**Exercise details**
Count the lines in the data below that contain the string "right", and give only that number.

**Information supplied**
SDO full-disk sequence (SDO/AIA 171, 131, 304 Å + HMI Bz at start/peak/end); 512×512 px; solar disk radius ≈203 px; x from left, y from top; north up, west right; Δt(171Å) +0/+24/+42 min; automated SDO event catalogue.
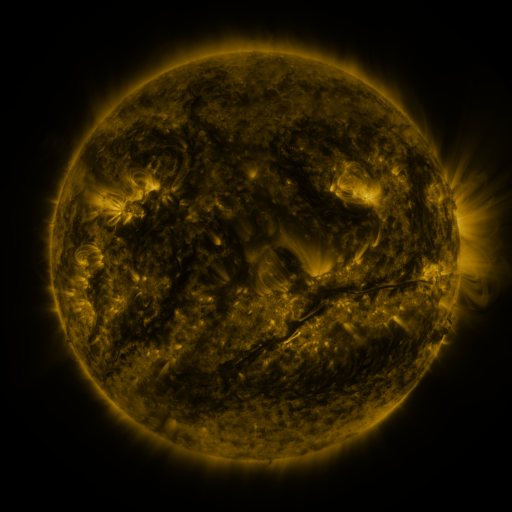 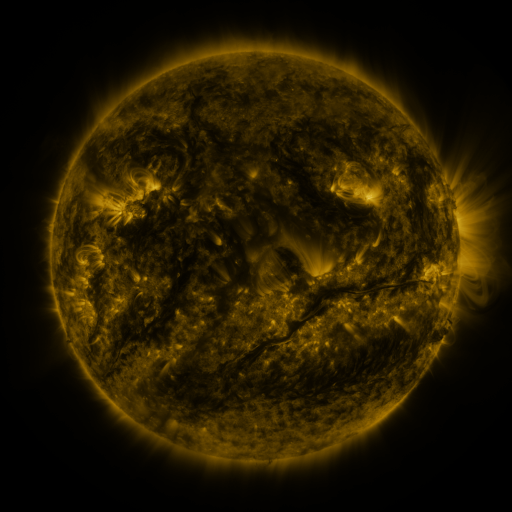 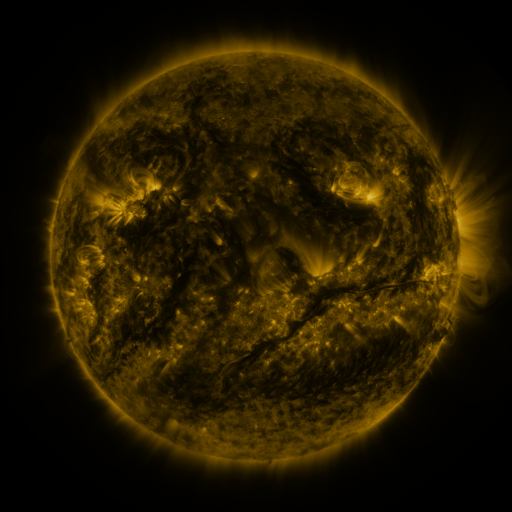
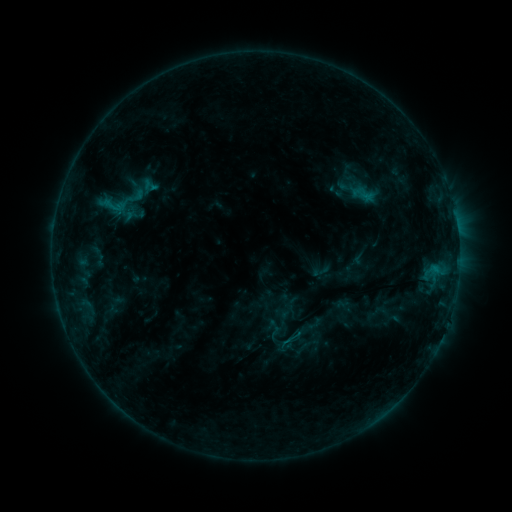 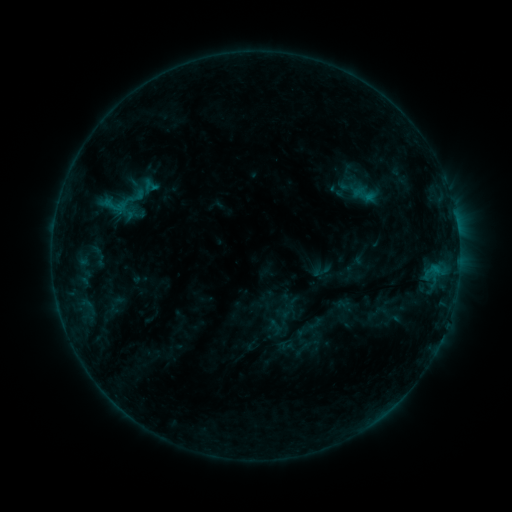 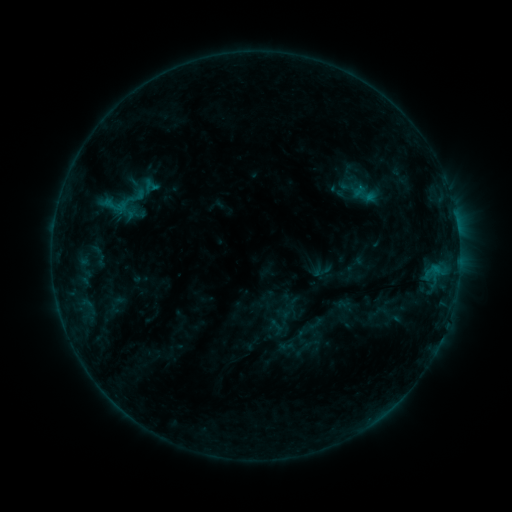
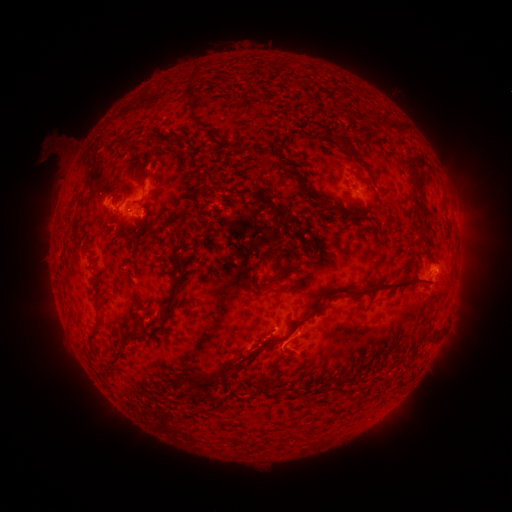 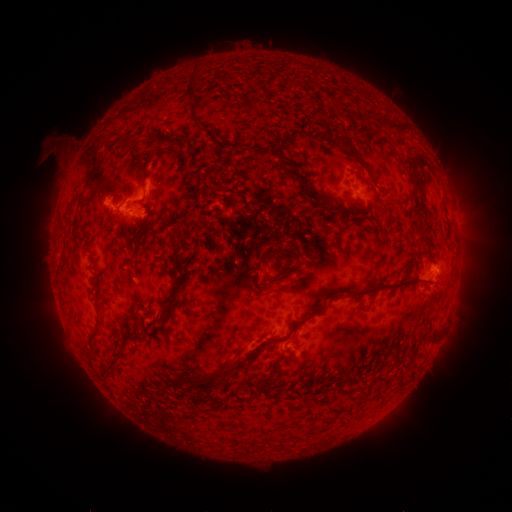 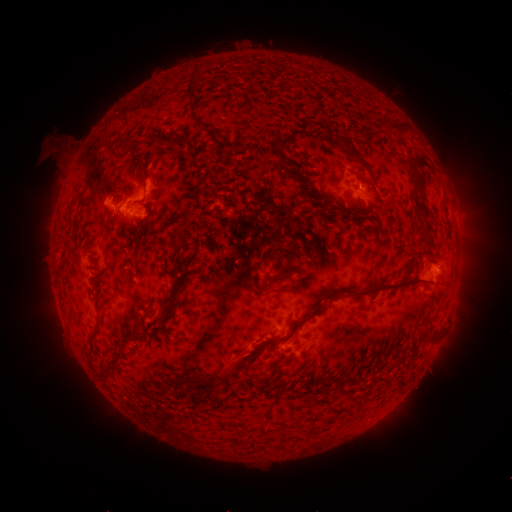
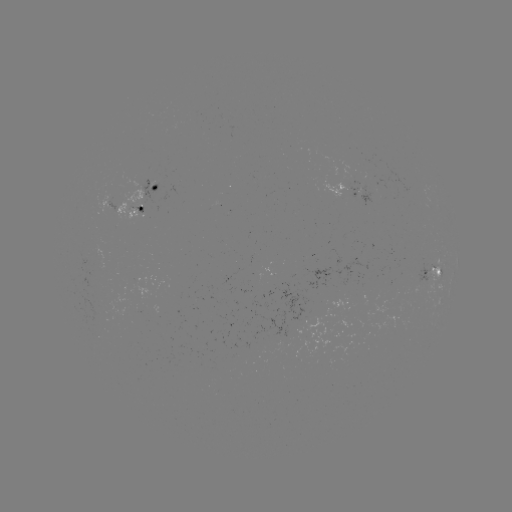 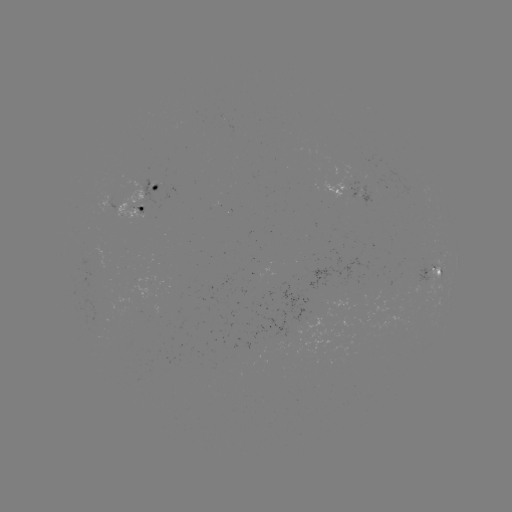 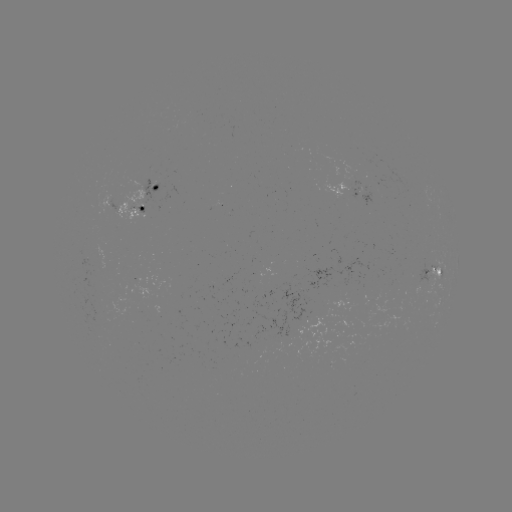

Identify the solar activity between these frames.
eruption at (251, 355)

* * *

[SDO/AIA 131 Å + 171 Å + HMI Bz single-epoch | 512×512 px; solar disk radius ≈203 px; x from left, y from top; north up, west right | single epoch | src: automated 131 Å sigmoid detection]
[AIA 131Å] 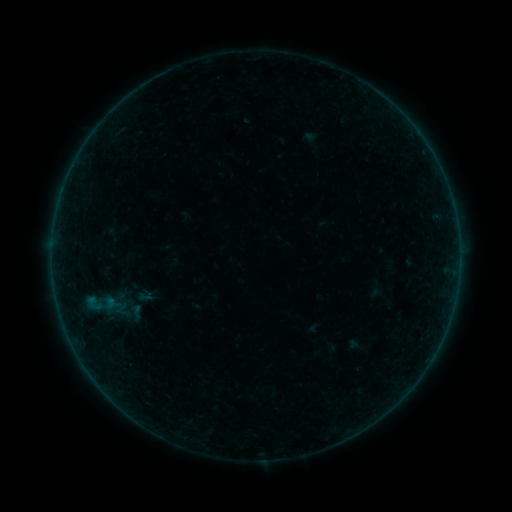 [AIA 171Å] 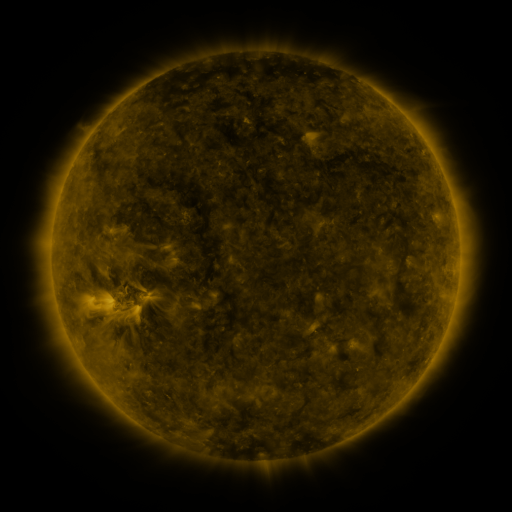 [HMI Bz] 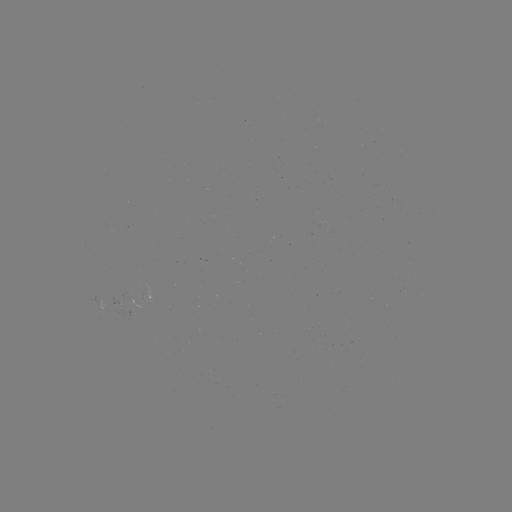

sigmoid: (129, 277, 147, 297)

**Answer to the problem**
2